Medisch-wetenschappelijk onderzoek levert momenteel te weinig kennis op voor de ouderenzorg. Om ouderen meer bij onderzoek te betrekken, stelden het Radboudumc, het ministerie van Volksgezondheid en de Nederlandse Vereniging voor Klinische Geriatrie de ‘Leidraad voor medisch-wetenschappelijk onderzoek bij ouderen’ op. Deze werd vorige week gepresenteerd tijdens de Nationale Geriatriedagen. Dat meldt het Radboudumc.

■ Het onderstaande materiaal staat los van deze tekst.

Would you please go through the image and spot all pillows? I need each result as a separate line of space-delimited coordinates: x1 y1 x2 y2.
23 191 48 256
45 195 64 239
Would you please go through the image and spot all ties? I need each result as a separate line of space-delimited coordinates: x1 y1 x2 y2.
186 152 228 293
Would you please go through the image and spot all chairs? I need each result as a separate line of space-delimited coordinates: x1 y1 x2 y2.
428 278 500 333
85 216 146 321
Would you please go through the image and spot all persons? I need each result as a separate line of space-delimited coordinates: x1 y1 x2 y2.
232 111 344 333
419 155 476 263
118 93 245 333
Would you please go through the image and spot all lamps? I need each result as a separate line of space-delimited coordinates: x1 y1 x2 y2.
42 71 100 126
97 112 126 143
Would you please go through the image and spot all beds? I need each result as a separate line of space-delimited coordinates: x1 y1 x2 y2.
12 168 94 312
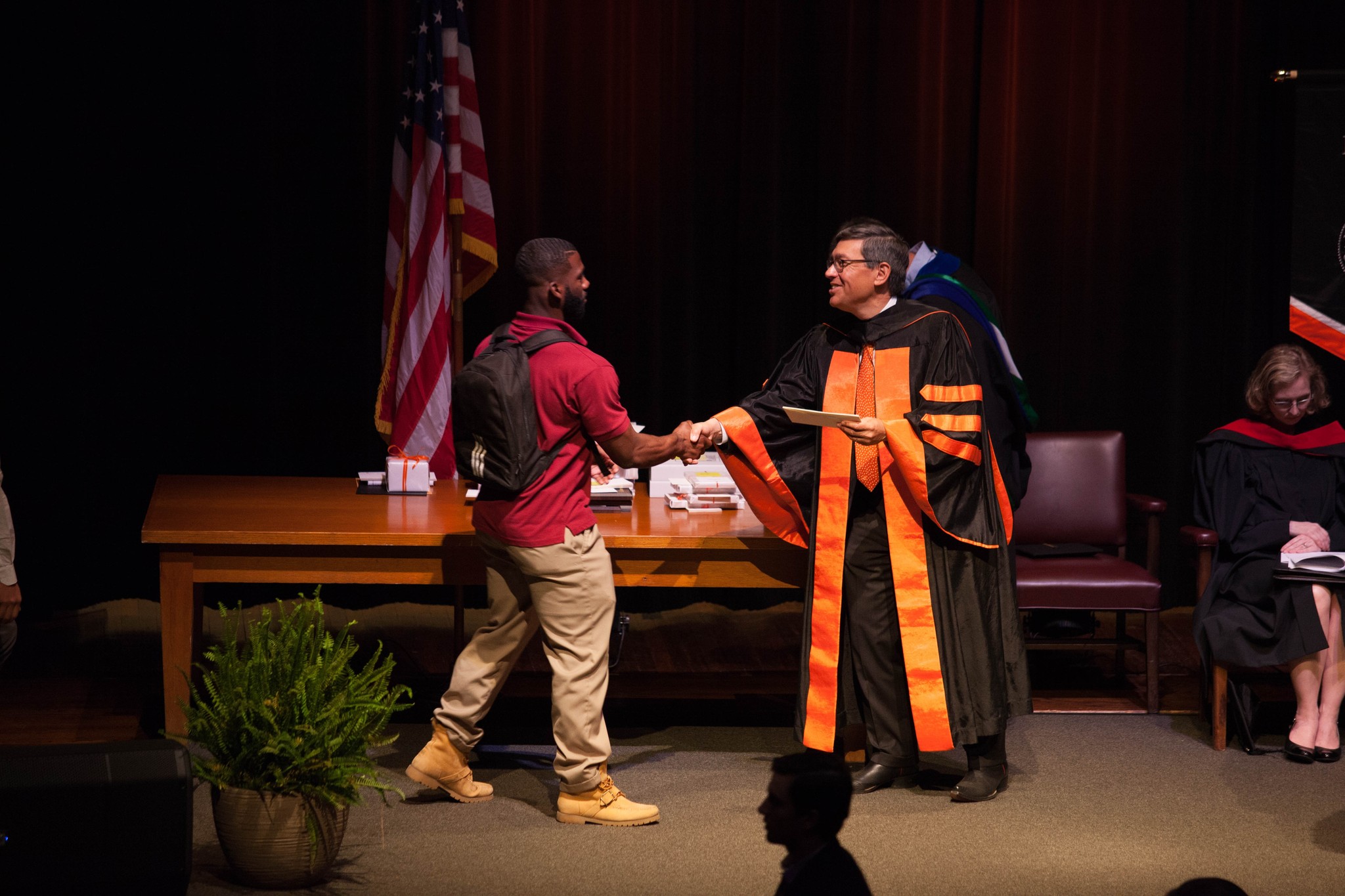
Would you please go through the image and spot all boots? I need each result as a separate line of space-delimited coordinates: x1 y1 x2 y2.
405 719 494 803
556 775 660 827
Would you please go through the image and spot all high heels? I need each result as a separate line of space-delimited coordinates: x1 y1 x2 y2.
1313 744 1341 763
1284 716 1314 761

Het aantal ouderen in Nederland neemt toe en daarmee ook zorg voor mensen met toenemende kwetsbaarheid, meervoudige ziektelast en afnemende levensverwachting. De wetenschappelijke kennis waar deze zorg op is gebaseerd komt echter grotendeels van onderzoek onder (jonge) volwassenen. Het is in de praktijk problematisch om kwetsbare ouderen te laten deelnemen aan onderzoek. Vanwege de hoge diversiteit van de doelgroep en het veelvuldig voorkomen van meerdere ziektes naast elkaar, is het daarnaast lastig om algemeen geldende conclusies uit het onderzoek te kunnen trekken.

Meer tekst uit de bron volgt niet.